La riorganizzazione della pallacanestro maschile catanese dopo lo scioglimento del Giglio Bianco passò soprattutto attraverso l’attività studentesca. Tra le società che riuscirono a ritagliarsi uno spazio sempre maggiore all’interno dell’attività sportiva locale emerse la Grifone e, tra gli elementi che giocavano in una delle sue prime formazioni, vi era Vittorio Currò.
«Mio padre ha giocato una vita a pallacanestro» afferma Luisa, figlia ed “erede sportiva” di Vittorio, avendo giocato con il Cus. «Giocò tanti anni a Messina: in squadra c’erano Cesare Lo Forte, a cui è stato dedicato un torneo locale, e Vittorio Tracuzzi, che sarebbe stato anche c.t. della nazionale. Anche altri suoi compagni sono rimasti nell’ambiente, come dirigenti a livello nazionale. Nel 1936 giocò anche un torneo a Bologna con la sua squadra. Dopo la guerra, si arruolò nell’aviazione e si occupò prevalentemente di meteorologia. Proprio per lavoro si trasferì a Siracusa, dove ha giocato ed ha anche diretto una squadra femminile. Tra le ragazze che allenava, c’era anche la sua futura moglie, mia madre.»
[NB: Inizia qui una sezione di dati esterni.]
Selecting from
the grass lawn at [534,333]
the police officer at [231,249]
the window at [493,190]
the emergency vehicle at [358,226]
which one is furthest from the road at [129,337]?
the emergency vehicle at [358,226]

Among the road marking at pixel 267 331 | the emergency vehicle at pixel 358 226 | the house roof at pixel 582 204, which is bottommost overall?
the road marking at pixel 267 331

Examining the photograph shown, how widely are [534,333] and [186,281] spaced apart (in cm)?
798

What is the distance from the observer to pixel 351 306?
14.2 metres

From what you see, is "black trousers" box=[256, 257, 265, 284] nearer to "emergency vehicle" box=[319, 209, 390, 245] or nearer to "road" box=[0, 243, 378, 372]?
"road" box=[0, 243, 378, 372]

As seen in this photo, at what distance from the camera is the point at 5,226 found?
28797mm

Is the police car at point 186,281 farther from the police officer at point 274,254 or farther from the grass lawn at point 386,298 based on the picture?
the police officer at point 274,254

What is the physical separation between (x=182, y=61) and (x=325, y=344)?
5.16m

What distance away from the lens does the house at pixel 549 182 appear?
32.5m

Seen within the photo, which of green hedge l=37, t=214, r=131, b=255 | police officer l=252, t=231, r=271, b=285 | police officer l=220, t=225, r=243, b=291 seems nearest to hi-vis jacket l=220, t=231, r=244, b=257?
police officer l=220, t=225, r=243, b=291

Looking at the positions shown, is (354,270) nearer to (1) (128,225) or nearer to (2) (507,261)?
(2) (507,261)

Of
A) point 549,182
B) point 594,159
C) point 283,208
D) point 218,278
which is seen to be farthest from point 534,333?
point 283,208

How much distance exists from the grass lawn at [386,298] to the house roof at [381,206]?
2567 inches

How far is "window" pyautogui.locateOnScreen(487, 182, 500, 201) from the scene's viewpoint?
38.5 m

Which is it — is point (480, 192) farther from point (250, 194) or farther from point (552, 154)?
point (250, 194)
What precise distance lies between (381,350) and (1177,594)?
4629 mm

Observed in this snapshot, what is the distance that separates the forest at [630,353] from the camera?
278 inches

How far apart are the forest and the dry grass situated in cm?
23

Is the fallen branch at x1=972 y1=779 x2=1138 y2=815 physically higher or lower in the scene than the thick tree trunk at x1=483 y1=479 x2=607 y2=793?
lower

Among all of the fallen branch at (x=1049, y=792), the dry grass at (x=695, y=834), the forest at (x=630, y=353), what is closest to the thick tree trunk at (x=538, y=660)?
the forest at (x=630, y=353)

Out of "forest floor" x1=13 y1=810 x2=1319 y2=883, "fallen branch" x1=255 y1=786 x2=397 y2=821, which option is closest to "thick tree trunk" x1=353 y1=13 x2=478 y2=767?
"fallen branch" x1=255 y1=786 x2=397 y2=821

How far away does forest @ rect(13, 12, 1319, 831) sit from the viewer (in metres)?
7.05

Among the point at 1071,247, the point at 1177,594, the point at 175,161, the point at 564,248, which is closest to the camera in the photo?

Quand’è arrivato a Catania? «Alla fine degli anni quaranta. Io sono nata in città e mio padre ha smesso di giocare nel 1952, con la maglia della Grifone. Poi mi ha sempre portato al PalaSpedini a vedere giocare la sua ex squadra.»
Di cosa si occupò dopo il ritiro? «Negli anni sessanta, lavorava nella torre di controllo che gestiva le telecomunicazioni della Sicilia orientale e della Calabria. Grazie al suo lavoro, diede una grossa mano a molti giocatori di basket, rugby e calcio: quando dovevano fare il servizio di leva, li chiamava come piantoni nel suo ufficio, per permetter loro di allenarsi e giocare. Aiutò molti giocatori del Gad Etna, dell’Amatori e del Catania Calcio, che ovviamente gli forniva un abbonamento gratuito per lo stadio! Conosceva bene l’allenatore Carmelo Di Bella ed era un grande amico dell’arbitro internazionale Concetto Lo Bello, che da giovane avrebbe voluto giocare a pallacanestro, ma lui gli faceva fare solo il raccattapalle: “Non sei cosa di giocare a pallacanestro!” gli diceva. Lo veniva sempre a trovare prima di partire per le trasferte, prendevano un caffé insieme e Lo Bello gli dava sempre del lei: era un signore.»